結婚したら、こんな安らぐ毎日が死ぬまでずっと続くんだろう、そう思っていた。


あの瞬間までは―――。


リリーはあっという間に大きくなった。

小学校を卒業とともに、富樫光とは離れたし、中学校では当たり障りは少なく穏やかに過ごせたようだ。

リリーは中3になり、高校受験を控えると、学校も家庭も勉強一色に染まった。

家庭教師を買って出た俺は、おおいに張り切っていた。

年頃になると、昔のように抱き着いて来たり、膝の上にのってはくれなくなったけど、一緒にいられるだけで嬉しい。

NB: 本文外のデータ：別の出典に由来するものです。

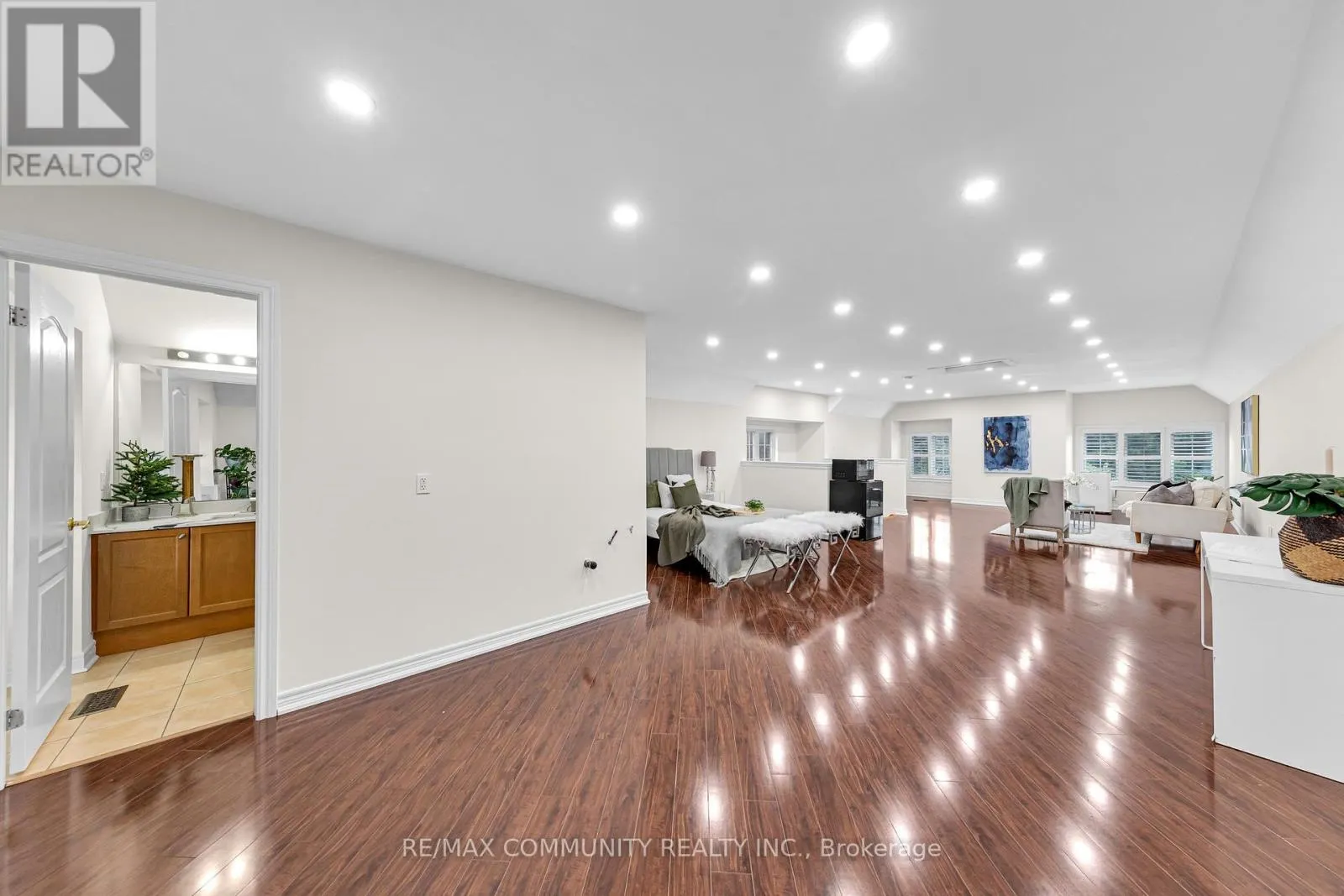 17 ROUGE BANK DRIVE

リリーに恥じぬよう、中学も高校、大学と頑張った勉強は、今こうして役にたっている。

机に向かい、悩んでる様子のリリーの後ろから屈んでノートを覘き込み、


「リリー、ここにXを代入して……」


説明していると、リリーの肩口に顎があたってしまった。

リリーがビクッと震える。

後数㎝で頬が触れ合ってしまいそうな距離で、驚きながら耳まで真っ赤にして俺に振り返るリリー。

長い前髪の間から覘く、宝石のように輝く大きな瞳。

もう何年も正面から拝む事が出来なかった瞳は、初めて会った時と変わらず綺麗だ。

いや。

成長とともに、更に透徹した美しさに磨きがかかってる。

宝石を縁取る長い睫毛。

滑らかな肌に、すっとした鼻筋の下には、リップで保湿バッチリにぷっくり柔らかそうな唇。

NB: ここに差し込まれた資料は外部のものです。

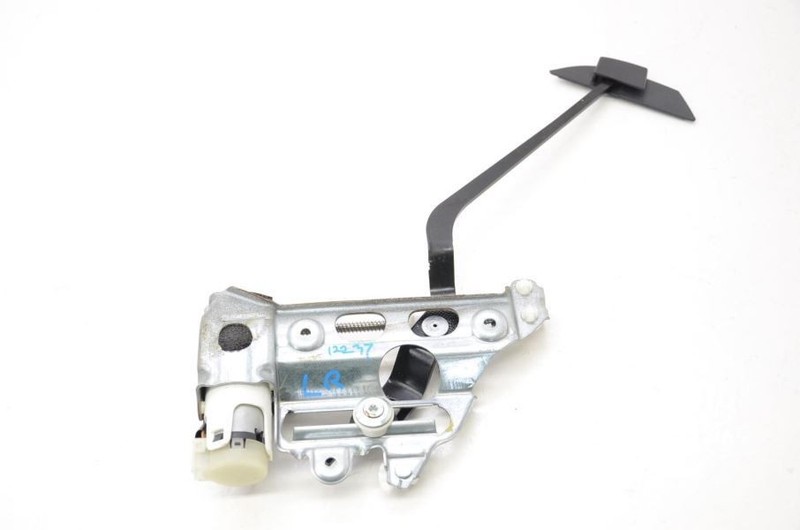 2010-2016 Porsche Panamera 970 4.8L Driver Left Rear Vent Window Sun Visor Motor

至近距離で絡まる視線は、幼少期から変わらず、俺を求め、好きだと言っている。

これは、まずい。

リリーの赤面がうつったようで、顔が燃えるように熱い。

口を手で覆いながら、リリーの後ろ姿を眺めた。

胸のざわつきに意味を思慮し、あの瞳に映るのが自分だけであるようにと願いながら―――。


希望校を共学から女子高に変更させる事に成功し、可能な限りリリーのまわりから男は排除した。

そして黒川の小父さんに将来リリーと結婚したいと自分の気持ちを告げた。